■ **Exercise materials**
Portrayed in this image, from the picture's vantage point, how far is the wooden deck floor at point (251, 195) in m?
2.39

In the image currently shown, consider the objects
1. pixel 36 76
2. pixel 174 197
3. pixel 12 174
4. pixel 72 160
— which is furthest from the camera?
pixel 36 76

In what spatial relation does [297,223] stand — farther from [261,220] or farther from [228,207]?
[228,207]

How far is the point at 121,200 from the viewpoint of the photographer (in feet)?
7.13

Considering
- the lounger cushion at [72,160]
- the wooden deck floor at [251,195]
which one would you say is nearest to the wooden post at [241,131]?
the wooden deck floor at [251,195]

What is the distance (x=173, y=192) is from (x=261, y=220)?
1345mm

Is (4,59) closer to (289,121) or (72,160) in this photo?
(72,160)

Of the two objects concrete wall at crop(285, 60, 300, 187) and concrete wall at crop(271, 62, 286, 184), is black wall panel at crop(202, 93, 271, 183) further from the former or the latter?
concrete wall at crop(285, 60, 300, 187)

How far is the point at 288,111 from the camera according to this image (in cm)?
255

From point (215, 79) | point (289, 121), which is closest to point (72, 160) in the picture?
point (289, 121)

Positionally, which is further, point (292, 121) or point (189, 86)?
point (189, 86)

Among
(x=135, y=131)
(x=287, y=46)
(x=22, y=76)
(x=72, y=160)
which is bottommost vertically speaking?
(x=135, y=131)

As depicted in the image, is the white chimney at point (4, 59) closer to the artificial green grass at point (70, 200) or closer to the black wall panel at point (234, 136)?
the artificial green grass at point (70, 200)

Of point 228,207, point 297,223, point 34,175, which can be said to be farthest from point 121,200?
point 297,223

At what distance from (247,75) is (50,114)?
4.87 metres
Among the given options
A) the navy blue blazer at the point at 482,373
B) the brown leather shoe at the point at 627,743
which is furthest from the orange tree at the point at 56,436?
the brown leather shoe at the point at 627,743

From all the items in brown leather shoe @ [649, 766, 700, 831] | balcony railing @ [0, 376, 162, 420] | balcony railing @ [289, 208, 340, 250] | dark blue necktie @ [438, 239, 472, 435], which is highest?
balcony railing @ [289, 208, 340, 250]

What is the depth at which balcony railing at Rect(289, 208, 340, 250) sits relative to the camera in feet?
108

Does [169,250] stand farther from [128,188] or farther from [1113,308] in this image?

■ **Objective**
Rewrite everything from the line containing "What is the depth" down to the end of the rows, substituting "photo" for "image" and changing nothing else. Give only those lines.

■ **Expected output**
What is the depth at which balcony railing at Rect(289, 208, 340, 250) sits relative to the camera in feet?
108

Does [169,250] stand farther from [128,188] or farther from [1113,308] in this photo?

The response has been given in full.